Stress, the term used in Medicine is Allostatic Load (AL), which describes the cumulative burden of chronic stress and life events, I have focused on decreasing/managing stress in all my in-person discussion with GDD sufferers, and also in a number of blogs. A recent paper in JAMA reported that breast cancer subjects with high AL had 50% higher all-cause mortality than those in the lowest AL category. So this has put numbers to the effect of stress. Also, in passing, I very much like the analysis of outcomes reflecting all-cause rather than just cancer -related, because all bad things essentially effect everything: heart, brain, etc and not just breast cancer and metastases in these patients.
So this number can be translated to basically all other forms of serious disease, which includes GDD. Unfortunately compared to many diseases, there isn't the respectability and recognition with GDD that comes with other diseases such as cancer and infection, since it is a shunned disease, as essentially all adverse reactions to medical interventions are... at least initially. No one wants to hear about it, so they don't know it.... This actually reminds me of what a Czech radiologist had told me in 1992, just after the country was liberated from communism: all Czechs had to learn Russian from Gr 1 - 12 (equivalent) but no one could speak it. This is essentially saying if you don't want to know about something you won't learn it. This is generally the way in formal medicine and adverse reactions to established care.. no (few) doctors want to know about it, they want to stick their head in the sand and hope it goes away.... I digress somewhat but this is a large part of AL with GDD.

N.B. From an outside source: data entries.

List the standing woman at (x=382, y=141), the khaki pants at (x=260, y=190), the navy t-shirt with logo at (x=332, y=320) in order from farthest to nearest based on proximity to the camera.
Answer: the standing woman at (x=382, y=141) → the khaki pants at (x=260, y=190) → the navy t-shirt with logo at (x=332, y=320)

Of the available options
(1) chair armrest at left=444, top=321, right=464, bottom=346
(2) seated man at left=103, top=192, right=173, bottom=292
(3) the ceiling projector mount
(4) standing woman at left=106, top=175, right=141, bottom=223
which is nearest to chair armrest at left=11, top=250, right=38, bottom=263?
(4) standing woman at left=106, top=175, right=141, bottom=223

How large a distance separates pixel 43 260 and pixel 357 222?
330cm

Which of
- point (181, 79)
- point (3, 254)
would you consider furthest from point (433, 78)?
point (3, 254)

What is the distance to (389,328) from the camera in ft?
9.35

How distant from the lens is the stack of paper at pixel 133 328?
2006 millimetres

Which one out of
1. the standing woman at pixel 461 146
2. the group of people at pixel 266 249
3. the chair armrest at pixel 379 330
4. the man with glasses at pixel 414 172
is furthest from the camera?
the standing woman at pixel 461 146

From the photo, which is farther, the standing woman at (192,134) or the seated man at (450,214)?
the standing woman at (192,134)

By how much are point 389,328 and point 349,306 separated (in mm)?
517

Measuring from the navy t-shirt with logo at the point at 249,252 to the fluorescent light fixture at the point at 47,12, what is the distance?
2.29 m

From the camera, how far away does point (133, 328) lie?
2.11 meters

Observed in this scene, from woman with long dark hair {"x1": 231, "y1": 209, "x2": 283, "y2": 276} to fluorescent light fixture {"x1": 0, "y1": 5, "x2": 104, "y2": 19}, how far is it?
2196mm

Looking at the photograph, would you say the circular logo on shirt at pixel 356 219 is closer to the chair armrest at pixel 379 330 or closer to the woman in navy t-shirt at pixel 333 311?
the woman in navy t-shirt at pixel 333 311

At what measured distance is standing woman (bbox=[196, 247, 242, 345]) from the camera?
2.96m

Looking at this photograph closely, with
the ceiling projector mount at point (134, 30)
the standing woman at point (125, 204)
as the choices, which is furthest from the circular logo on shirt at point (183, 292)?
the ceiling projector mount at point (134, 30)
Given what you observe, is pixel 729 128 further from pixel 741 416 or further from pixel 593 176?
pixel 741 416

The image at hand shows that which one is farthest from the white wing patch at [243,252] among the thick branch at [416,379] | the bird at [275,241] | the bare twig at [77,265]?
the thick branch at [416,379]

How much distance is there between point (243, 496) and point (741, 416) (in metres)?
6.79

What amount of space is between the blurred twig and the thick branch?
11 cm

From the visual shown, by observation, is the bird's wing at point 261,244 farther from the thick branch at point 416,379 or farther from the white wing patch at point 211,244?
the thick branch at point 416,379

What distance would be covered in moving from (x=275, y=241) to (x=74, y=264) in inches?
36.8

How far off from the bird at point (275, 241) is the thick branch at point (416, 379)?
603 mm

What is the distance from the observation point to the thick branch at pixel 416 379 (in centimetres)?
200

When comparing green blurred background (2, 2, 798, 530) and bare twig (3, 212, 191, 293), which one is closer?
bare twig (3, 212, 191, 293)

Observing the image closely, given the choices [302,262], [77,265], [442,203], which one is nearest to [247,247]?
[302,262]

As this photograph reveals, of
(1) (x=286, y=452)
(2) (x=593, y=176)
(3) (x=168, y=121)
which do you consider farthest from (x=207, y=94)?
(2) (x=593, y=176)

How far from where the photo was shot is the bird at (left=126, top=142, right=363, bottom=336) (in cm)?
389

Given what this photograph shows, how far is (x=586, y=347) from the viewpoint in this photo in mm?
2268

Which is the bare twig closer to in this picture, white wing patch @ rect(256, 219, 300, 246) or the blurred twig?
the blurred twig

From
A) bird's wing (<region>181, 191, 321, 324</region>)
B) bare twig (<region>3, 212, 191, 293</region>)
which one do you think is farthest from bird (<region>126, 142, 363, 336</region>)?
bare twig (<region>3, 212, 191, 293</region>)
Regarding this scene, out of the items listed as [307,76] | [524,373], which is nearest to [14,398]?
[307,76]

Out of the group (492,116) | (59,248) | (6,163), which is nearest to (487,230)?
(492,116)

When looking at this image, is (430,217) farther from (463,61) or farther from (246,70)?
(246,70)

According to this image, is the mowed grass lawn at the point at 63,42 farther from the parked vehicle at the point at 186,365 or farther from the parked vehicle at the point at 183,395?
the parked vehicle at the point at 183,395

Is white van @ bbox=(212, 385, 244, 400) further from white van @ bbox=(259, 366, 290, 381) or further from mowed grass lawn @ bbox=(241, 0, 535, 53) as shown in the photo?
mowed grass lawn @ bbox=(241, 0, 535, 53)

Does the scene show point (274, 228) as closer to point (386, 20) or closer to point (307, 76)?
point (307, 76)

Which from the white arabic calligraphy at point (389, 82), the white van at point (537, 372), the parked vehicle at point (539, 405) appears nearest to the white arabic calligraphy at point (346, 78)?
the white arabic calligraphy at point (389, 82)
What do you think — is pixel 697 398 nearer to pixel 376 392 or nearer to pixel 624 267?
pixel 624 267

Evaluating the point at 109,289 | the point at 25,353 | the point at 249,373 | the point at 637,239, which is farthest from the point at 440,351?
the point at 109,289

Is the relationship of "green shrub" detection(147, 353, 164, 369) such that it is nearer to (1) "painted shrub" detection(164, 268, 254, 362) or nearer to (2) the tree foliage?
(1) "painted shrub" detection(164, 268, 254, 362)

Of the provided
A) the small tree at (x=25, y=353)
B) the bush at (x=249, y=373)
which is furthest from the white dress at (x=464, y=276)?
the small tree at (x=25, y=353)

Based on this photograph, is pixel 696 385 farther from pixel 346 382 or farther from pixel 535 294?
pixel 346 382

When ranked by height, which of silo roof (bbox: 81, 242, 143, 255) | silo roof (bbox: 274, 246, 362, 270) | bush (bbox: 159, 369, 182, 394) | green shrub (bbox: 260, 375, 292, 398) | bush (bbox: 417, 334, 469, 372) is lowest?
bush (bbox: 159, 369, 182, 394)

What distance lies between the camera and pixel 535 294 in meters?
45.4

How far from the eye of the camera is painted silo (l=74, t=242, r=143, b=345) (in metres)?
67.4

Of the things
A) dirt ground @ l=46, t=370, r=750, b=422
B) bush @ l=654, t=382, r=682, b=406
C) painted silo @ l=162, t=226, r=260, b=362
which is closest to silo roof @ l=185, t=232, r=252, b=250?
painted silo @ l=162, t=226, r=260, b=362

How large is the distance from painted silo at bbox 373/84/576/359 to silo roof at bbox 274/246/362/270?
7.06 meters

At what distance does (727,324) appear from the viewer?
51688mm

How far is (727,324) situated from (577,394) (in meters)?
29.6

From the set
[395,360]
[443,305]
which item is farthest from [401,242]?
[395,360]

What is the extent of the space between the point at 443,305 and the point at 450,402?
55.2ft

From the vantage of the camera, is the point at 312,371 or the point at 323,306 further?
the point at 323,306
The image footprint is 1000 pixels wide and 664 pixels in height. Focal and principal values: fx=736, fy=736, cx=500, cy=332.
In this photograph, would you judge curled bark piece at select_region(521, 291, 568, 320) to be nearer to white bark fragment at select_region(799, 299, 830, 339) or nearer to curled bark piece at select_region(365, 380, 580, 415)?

Moist patients with GDD are first confronted by physicians who say: " your kidney function is normal so you cannot be sick from Gadolinium". Large AL brick. This is often followed by: "you need psychiatric help". Another large brick of AL. This is then often compounded by the family members/ parents of the sufferer, who, listening to the doctors, then tell the sufferer: " you can't be sick from Gd, because the doctor told us it can't have made you sick". That is another major brick. The brain fog makes it impossible for you to keep your job and you lose it and become unemployed. Another major brick. You go to major centers to investigate your affliction, and after thousands of dollars they tell you you don't have ALS, but this could be COVID long haul. Another major brick. Then destitute, another major brick. Then your partner leaves you because you are nuts and jobless. Another major brick.. GDD sufferers more than the majority of sufferers of other diseases, experience a greater amount of AL related to their disease. Enough AL bricks to build their own Alcatraz.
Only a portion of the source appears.